▶ _DATASET ENTRIES_:

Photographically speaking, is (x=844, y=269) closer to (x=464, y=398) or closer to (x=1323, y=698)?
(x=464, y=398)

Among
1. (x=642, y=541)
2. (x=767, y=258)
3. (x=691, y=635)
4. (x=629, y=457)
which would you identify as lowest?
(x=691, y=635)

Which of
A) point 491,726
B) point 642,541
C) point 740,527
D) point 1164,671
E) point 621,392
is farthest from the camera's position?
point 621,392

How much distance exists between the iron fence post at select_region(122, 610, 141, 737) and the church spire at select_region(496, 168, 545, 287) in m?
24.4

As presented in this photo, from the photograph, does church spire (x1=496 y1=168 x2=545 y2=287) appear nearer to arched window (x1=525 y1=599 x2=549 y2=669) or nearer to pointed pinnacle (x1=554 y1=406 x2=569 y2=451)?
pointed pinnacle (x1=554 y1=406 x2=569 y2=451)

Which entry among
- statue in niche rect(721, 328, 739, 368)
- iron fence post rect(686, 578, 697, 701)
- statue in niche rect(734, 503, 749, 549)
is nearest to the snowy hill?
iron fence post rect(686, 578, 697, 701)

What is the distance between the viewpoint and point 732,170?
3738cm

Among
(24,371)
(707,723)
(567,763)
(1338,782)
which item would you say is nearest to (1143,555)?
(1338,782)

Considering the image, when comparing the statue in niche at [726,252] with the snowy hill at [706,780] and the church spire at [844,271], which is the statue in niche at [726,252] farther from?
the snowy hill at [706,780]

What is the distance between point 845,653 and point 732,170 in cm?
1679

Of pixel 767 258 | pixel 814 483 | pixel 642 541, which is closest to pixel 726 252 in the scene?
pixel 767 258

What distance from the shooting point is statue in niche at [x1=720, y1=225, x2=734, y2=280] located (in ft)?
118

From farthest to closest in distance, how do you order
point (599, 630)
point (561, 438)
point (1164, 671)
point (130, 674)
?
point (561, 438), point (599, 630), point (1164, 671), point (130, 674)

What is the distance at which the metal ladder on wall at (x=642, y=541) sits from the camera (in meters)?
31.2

▶ _DIRECTIVE_: Extract the listing in its entirety, matching it exactly.

▶ _ANSWER TO THE EXERCISE_:
Photographically speaking, is (x=844, y=269) closer to (x=464, y=398) or closer to (x=1323, y=698)?
(x=464, y=398)

Among
1. (x=642, y=541)
2. (x=767, y=258)
3. (x=691, y=635)
4. (x=629, y=457)
which would you identify as lowest?
(x=691, y=635)

Which of
A) point 491,726
B) point 642,541
C) point 740,527
D) point 1164,671
E) point 621,392
is farthest from the camera's position?
point 621,392

How much distance exists between the iron fence post at select_region(122, 610, 141, 737) and the church spire at select_region(496, 168, 545, 287) in m?
24.4

As presented in this photo, from the photograph, does church spire (x1=496 y1=168 x2=545 y2=287) appear nearer to arched window (x1=525 y1=599 x2=549 y2=669) or nearer to pointed pinnacle (x1=554 y1=406 x2=569 y2=451)?
pointed pinnacle (x1=554 y1=406 x2=569 y2=451)

Which entry among
- statue in niche rect(721, 328, 739, 368)
- iron fence post rect(686, 578, 697, 701)
- statue in niche rect(734, 503, 749, 549)
is nearest to the snowy hill?
iron fence post rect(686, 578, 697, 701)

What is the distance between the viewpoint and point 732,170?
3738cm

Among
(24,371)
(707,723)
(567,763)
(1338,782)
which item would you say is nearest to (1143,555)?
(1338,782)

Considering the image, when comparing the statue in niche at [726,252] with the snowy hill at [706,780] and the church spire at [844,271], which is the statue in niche at [726,252] farther from?
the snowy hill at [706,780]

What is the distance between point 845,653 and point 732,170 in cm?
1679

Of pixel 767 258 | pixel 814 483 | pixel 642 541, which is closest to pixel 726 252 in the scene?
pixel 767 258

What distance from the shooting point is statue in niche at [x1=720, y1=225, x2=734, y2=280] located (in ft)?
118

From farthest to closest in distance, how do you order
point (599, 630)
point (561, 438)
point (1164, 671)
point (130, 674)
?
point (561, 438), point (599, 630), point (1164, 671), point (130, 674)

What is the distance at which the metal ladder on wall at (x=642, y=541) sits from the camera (in meters)?
31.2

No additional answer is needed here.